Monday evening as I was sitting down to read the lectionary for this Fifth Sunday in Easter, NPR carried a story that has haunted me since. It was the testimony of a Methodist pastor, Teresa MacBain who found that she could no longer believe in God. Her reasons were classic—the problem of evil, etc. For a time she continued in her role as a minister—albeit a faithless one. The cognitive dissonance eventually led her to “come out” as an atheist at convention of non-believers. The video of her coming out went viral on the internet and soon enough her congregation found out, in the way of many an internet age breakup, through social media. Many shunned her, job interviews were cancelled, and she found herself an outsider in the circles she’d once been a part.
After listening to the story, it struck me as a bit over dramatic— the language of “coming out” as an atheist seems a bit too much. But the story stayed with me, and as of this writing it is still the most recommended story on NPR’s website—it must have stayed with others as well.
As I turned to the lectionary, I started to wonder about belief, what it is to have it and what it is to lose it. In our reading from Acts we are told of a conversion—a coming to belief. The Ethiopian eunuch, came to belief through searching the scriptures, he was confused by what he found there but he kept searching. He was ready when Philip ran alongside his chariot and offered to teach him. It’s almost like the way a good math teacher works–allowing student to try a problem herself, just beyond her level, and then suddenly revealing the answer after the thirst has been developed. When the eunuch understood the answers Philip offered to his questions, he realized immediately that he had found the truth. There was no hesitation in his embrace of belief in Christ as witnessed in baptism. We are told that he “went on his way rejoicing.”
══════
▶ **Explore the material**:
a - In the reflection on belief, retell the paragraph that opens "Monday evening as I was sitting down" as a short bulleted list, keeping its main facts.
b - Answer these questions from the reflection on belief, one line each:
(i) At what kind of gathering did the pastor announce she was an atheist?
(ii) As of the writing, where did the NPR story rank on NPR's website?
(iii) Who ran alongside the chariot and offered to teach the Ethiopian eunuch?
c - Write a continuation of the reflection on belief, starting right after its final sentence.
These entries have nothing to do with the work on the reflection on belief.

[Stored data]
══════
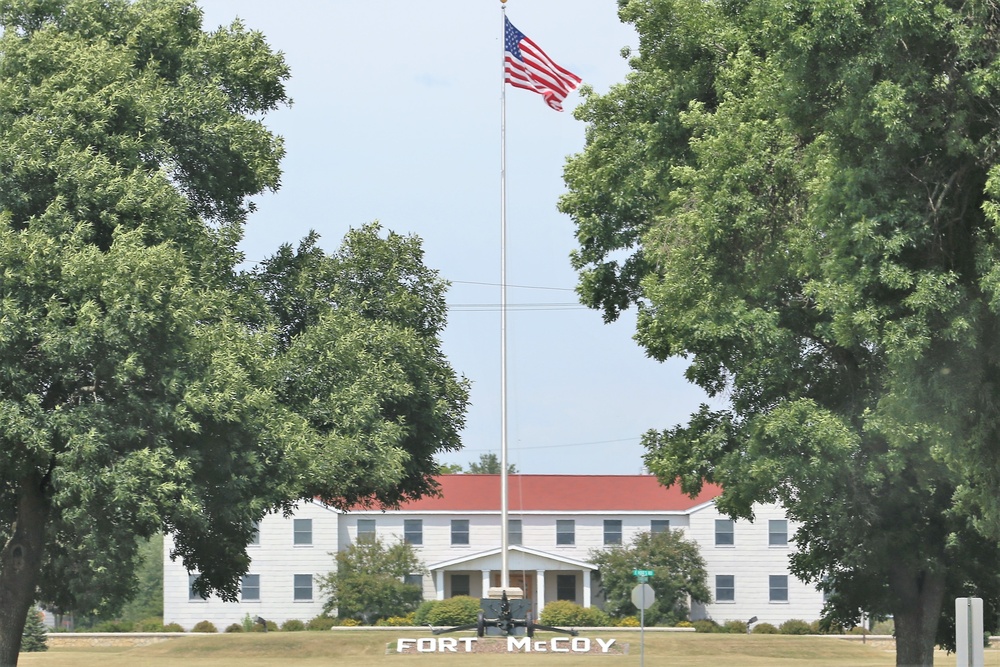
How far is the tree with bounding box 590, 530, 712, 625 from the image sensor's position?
67688mm

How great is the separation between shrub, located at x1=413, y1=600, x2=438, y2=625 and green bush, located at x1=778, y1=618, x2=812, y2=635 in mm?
16505

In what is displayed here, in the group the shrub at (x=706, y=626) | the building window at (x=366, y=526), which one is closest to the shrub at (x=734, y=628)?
the shrub at (x=706, y=626)

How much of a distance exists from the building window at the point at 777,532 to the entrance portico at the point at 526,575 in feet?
30.9

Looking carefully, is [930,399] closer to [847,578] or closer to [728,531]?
[847,578]

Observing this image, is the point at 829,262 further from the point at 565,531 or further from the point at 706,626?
the point at 565,531

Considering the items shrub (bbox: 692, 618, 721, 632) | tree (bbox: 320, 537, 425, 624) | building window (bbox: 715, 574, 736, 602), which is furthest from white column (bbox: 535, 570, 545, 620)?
building window (bbox: 715, 574, 736, 602)

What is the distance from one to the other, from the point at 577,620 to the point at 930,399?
46.5 meters

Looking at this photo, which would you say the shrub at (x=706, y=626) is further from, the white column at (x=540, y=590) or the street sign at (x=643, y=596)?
the street sign at (x=643, y=596)

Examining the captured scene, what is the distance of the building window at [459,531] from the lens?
243 ft

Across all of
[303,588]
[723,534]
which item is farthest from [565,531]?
[303,588]

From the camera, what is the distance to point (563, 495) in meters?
75.9

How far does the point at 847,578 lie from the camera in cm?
3306

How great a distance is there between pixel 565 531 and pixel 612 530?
2454 millimetres

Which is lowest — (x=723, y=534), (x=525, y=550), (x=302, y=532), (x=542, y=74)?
(x=525, y=550)
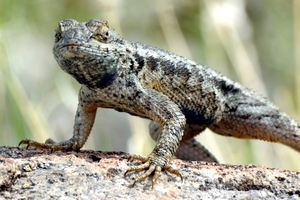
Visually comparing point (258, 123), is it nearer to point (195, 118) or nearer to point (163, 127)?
point (195, 118)

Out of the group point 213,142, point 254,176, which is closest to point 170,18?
point 213,142

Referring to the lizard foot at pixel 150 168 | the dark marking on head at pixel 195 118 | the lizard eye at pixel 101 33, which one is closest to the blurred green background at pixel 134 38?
the dark marking on head at pixel 195 118

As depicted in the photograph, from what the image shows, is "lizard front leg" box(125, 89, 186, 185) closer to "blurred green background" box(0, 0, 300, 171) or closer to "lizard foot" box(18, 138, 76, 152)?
"lizard foot" box(18, 138, 76, 152)

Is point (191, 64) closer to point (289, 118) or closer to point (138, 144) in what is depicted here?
point (289, 118)

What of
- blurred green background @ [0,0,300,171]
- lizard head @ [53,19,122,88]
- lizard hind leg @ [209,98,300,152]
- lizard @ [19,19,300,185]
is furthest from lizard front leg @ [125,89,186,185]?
blurred green background @ [0,0,300,171]

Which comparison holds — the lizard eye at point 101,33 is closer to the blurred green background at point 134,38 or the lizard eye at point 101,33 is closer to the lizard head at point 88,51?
the lizard head at point 88,51

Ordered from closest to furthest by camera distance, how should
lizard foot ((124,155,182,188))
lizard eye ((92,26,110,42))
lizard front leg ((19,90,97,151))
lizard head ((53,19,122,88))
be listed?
lizard foot ((124,155,182,188)) < lizard head ((53,19,122,88)) < lizard eye ((92,26,110,42)) < lizard front leg ((19,90,97,151))
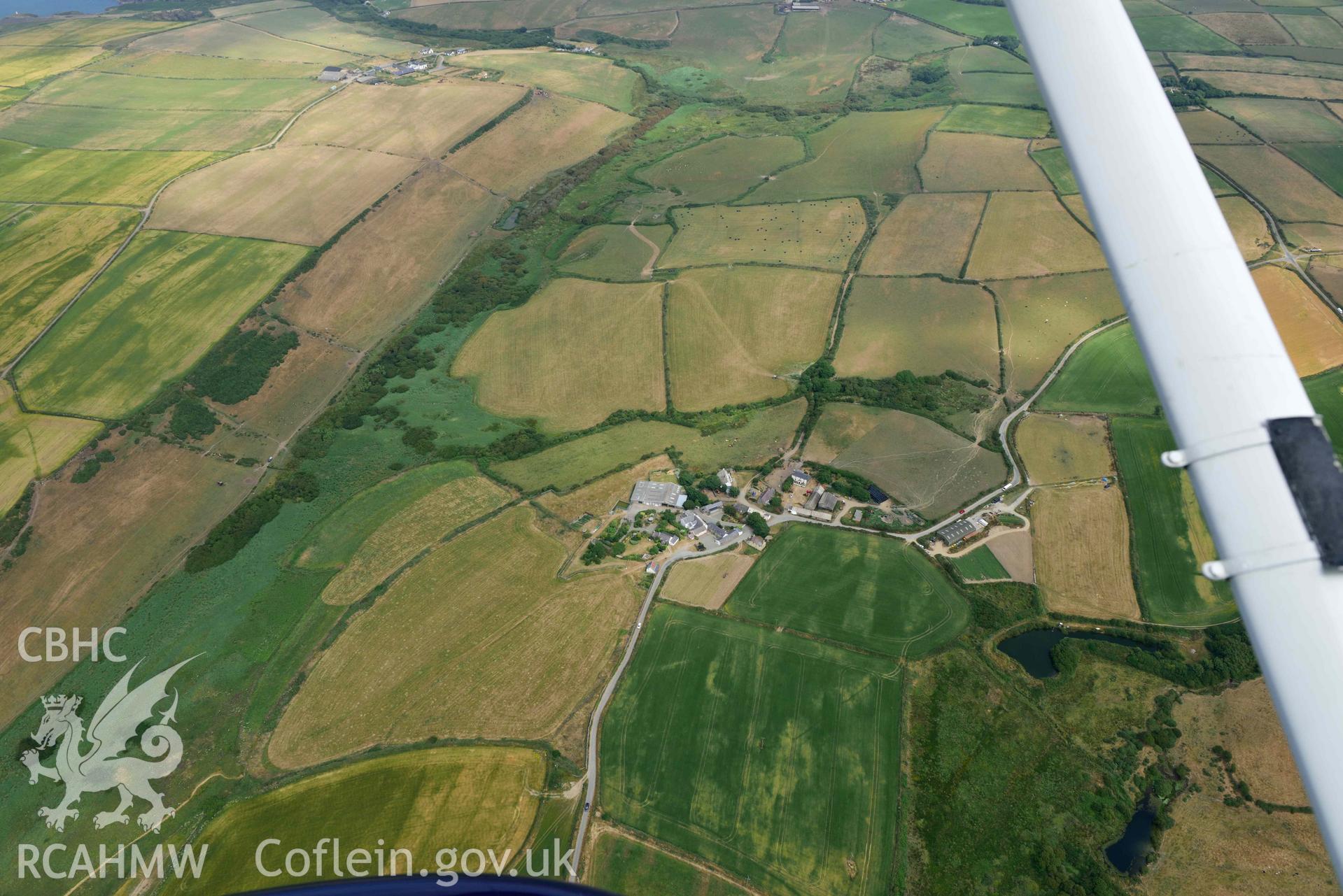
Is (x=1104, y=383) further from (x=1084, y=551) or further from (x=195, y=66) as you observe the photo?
(x=195, y=66)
══════
▶ **Answers per task**:
a -
- On Monday evening, while sitting down to read the lectionary for the Fifth Sunday in Easter, the writer heard an NPR story that stayed with them.
- It was the testimony of Teresa MacBain, a Methodist pastor who could no longer believe in God, for classic reasons such as the problem of evil.
- For a time she kept working as a minister without faith.
- The inner conflict led her to "come out" as an atheist at a convention of non-believers.
- The video went viral, and her congregation learned of it through social media.
- Many shunned her, job interviews were canceled, and she became an outsider in circles she had once belonged to.

b -
(i) At a convention of non-believers.
(ii) It was still the most recommended story on the site.
(iii) Philip.

c -
In our epistle reading we find more insight into belief. John tells us, “Whoever does not love does not know God, for God is love.” Belief and knowledge are different things, I think, but here I think we could easily interchange the words without radically changing the meaning. “Whoever does not love does not believe in God, for God is love.” Pragmatism would question a belief that does not offer a “live option”–something that makes a difference whether its true or not. If I said I do not believe in gravity then I would have to behave in a way that expresses that belief–otherwise my belief is not “live.” John is challenging the idea that people who say they believe, or know God, really do–if you do not love, it’s clear, John is saying, that you do not in fact believe. Teresa MacBain’s asserted atheism was no doubt formed in a context of a good deal of practical atheism, where people who say they knew God, did not behave as though that were in fact true.
Part of what John does by placing the locus of knowledge and belief outside of a person’s own judgement–we can’t actually make a claim to knowledge on our own and as pragmatism tells us, we can’t make a claim to belief on our own either. A belief or knowledge must be judged within a community. It is only in a community that love can make sense, it is only in a community then that knowing God can make sense.
Perhaps the saddest part of Teresa MacBain’s story was the loneliness of her journey. She wrestled with unbelief on her own, in secrecy, away from her church. She found refuge and community online, the place where so many secrets thrive away from the grounded, complex communities where we can truly struggle and love together. What if she had told her congregation, I’m having trouble believing in God? How they responded would be a reflection of their own belief, their own knowledge.
Belief isn’t the most important thing. What we need, we are told in John 15:1-8, is not to believe but to abide. It is in abiding that we discover truth, it is in abiding that we come to know. Knowledge and belief work on so many levels beyond our conscious and rational minds, it is through practice, through context, through community and imitation that we come to truth. We find all of this in abiding, staying close, not letting go. A part of this, Jesus tells us, is also submitting to the pruner’s shears, allowing ourselves to be humiliated and reworked so that new growth can come.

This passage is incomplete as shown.